Study Says Gas May Be Worse Than Coal for Greenhouse Effect

Pittsburgh Post-Gazette
13 April 2011
By David Templeton

A Cornell University study is drawing criticism from the Marcellus Shale industry by concluding that methane produced from shale gas has as large or even larger "greenhouse gas footprint" than coal.

The study, led by Robert W. Howarth, a Cornell professor of ecology and environmental biology, says methane leaking or venting from Marcellus Shale wells, and also during the processing and transportation of natural gas, will contribute "substantially to the greenhouse gas footprint of shale gas" in the next 20 years.

Published this week in the journal Climactic Change Letters, the study focuses on a 20-year time period for methane's greenhouse gas impact because the gas doesn't last in the atmosphere as long as carbon dioxide produced by coal burning.

Carbon dioxide can remain 10 times longer in the atmosphere but the study says methane can be more damaging to climate in the short run.

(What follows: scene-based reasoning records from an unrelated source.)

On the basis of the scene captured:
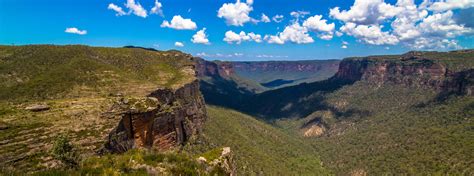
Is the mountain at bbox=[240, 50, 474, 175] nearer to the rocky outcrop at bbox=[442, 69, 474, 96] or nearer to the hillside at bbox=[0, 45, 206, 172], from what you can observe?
the rocky outcrop at bbox=[442, 69, 474, 96]

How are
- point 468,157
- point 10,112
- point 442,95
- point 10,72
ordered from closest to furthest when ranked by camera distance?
point 10,112 → point 10,72 → point 468,157 → point 442,95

According to the study, 3.6 percent to 7.9 percent of shale gas is lost to the atmosphere by venting from back-flow water released from wells and pressure valves, along with leaks that can occur in as many as 150 pieces of equipment used to produce, process and ship gas, and losses along the gas pipelines to market.

The study said the totals were calculated from various sources but reflect how much methane escapes into the atmosphere from venting or leaking over the lifetime of a well.

"The higher emissions from shale gas occur at the time wells are hydraulically fractured " -- the process of injecting liquids and sand under high pressure to break up rock formations deep underground to release natural gas. Methane mixed with fluids flowing back from the well can escape into the atmosphere.

It also can escape during other follow-up procedures after fracturing occurs, the study says.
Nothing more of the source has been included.